Now, as an assistant professor of biology and biotechnology at Worcester Polytechnic Institute (WPI), Shell has received a $1.1 million CAREER Award from the National Science Foundation (NSF) for a five-year program to study the molecular mechanisms bacteria use to survive stressful conditions of starvation and lack of oxygen. The CAREER program is the NSF's most competitive and prestigious award for young faculty members "who exemplify the role of teacher-scholars through outstanding research, excellent education, and the integration of education and research."
"I've always been interested in the science of infectious diseases and the molecular mechanisms of infection, but seeing people with limited access to healthcare suffering from these diseases made clear for me the link between basic research and clinical medicine," Shell said. "To help people, we need to know more about the molecular biology of bacteria. So I am honored to receive this award from the NSF to further our research and to enrich the educational experience of our students who will have a real role in elements of this program."
Many species of bacteria are adept at surviving hostile conditions, such as environmental stresses, attacks from a host's immune system, or antibiotic drugs. When stressed, the bacteria cells stop growing, presumably to conserve energy and bolster their defenses. Those changes are accomplished by modified instructions sent by the bacteria's genes in the form of molecules of messenger RNA (mRNA). Very little is known about how those mRNAs are affected under stress.
Working with the model organism Mycobacterium smegmatis, a relative of Mycobacterium tuberculosis that does not cause disease in people, Shell will probe the differing patterns of mRNAs that flow from the bacteria's 6,000 genes while the cells are starved for nutrients or cultured in low oxygen. Her team will dig deep, looking at how the building blocks of mRNA molecules change under stress in comparison to those in "healthy" cells that are growing. The work will also analyze which areas along the bacteria's genome become more or less active while under stress.
Extracting and analyzing every mRNA molecule from a smegmatis cell is a major technical challenge. In earlier work as a postdoctoral researcher at Harvard University, Shell developed a novel approach to do so, an intense process that involves up to one billion mRNA molecules in every experiment. Shell predicts that the fundamental biological mechanisms that allow bacteria to survive stress are similar across many species–whether human pathogens or environmental bacteria that dwell in soil or water–so her studies could have broad impact across many fields.

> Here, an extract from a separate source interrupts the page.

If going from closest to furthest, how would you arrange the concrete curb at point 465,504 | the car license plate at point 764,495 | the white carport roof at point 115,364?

A better understanding of the molecular biology of tuberculosis bacteria, for example, could open new lines of research for advanced treatments of what the World Health Organization (WHO) calls a major global health threat. In its most recent report on the disease, the WHO estimated 10.4 million new cases of tuberculosis occurred in 2015 with 1.4 million fatalities worldwide. Six countries account for 60 percent of the new cases of tuberculosis, the WHO reports: India, Indonesia, China, Nigeria, Pakistan, and South Africa. Of great concern globally are the 480,000 new cases of multidrug-resistant strains of tuberculosis seen in 2015. "Much of what we learn in smegmatis will be applicable to tuberculosis," Shell said. "Our focus is on the basic science, to fill a knowledge gap and create a foundation for future advances in the field."
A core element of the NSF CAREER program is to enrich educational experiences for university and secondary school students to inspire them to consider careers in science. Through the new grant, Shell will adapt several courses she teaches at WPI and put students to work on aspects of the bacterial mRNA analysis. Shell has also developed a summer research experience for several Worcester area high school students who will write code to predict the functions of proteins in the bacteria.

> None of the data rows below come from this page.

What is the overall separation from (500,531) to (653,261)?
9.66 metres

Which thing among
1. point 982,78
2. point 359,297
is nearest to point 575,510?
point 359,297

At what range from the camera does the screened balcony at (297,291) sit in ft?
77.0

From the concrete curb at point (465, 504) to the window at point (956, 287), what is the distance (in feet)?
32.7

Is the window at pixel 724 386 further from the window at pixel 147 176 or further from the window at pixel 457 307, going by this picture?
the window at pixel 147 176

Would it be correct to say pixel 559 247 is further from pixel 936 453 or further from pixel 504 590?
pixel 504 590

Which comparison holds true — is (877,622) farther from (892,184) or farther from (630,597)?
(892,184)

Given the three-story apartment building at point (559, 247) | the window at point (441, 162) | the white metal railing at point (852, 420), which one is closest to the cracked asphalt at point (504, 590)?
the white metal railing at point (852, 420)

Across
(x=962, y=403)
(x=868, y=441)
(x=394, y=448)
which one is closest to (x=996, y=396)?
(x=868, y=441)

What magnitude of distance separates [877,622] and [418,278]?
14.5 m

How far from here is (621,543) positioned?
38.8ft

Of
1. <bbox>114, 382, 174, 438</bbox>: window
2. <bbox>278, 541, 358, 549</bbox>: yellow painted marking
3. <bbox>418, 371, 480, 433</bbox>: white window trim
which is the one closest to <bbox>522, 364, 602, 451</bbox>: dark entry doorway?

"This CAREER Award is a major milestone and important recognition of the outstanding work Professor Shell is doing," said Joseph Duffy, PhD, head of WPI's Biology and Biotechnology Department. "We look forward to the discoveries that will flow from her inquiry and to the positive impact of authentic research experiences for our students."

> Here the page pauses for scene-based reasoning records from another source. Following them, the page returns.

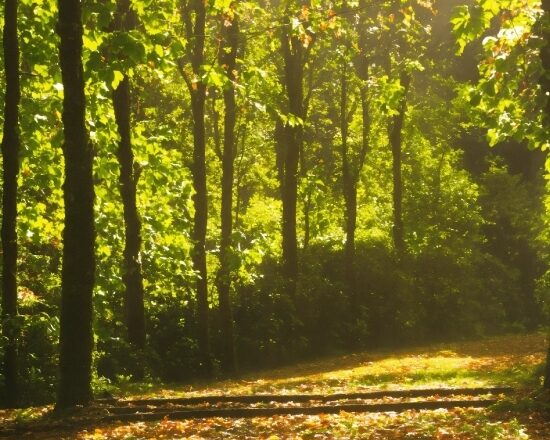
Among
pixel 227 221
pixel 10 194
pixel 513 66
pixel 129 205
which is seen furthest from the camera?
pixel 227 221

About Worcester Polytechnic Institute
Founded in 1865 in Worcester, Mass., WPI is one of the nation's first engineering and technology universities. Its 14 academic departments offer more than 50 undergraduate and graduate degree programs in science, engineering, technology, business, the social sciences, and the humanities and arts, leading to bachelor's, master's and doctoral degrees. WPI's talented faculty work with students on interdisciplinary research that seeks solutions to important and socially relevant problems in fields as diverse as the life sciences and bioengineering, energy, information security, materials processing, and robotics. Students also have the opportunity to make a difference to communities and organizations around the world through the university's innovative Global Projects Program. There are more than 45 WPI project centers throughout the Americas, Africa, Asia-Pacific, and Europe.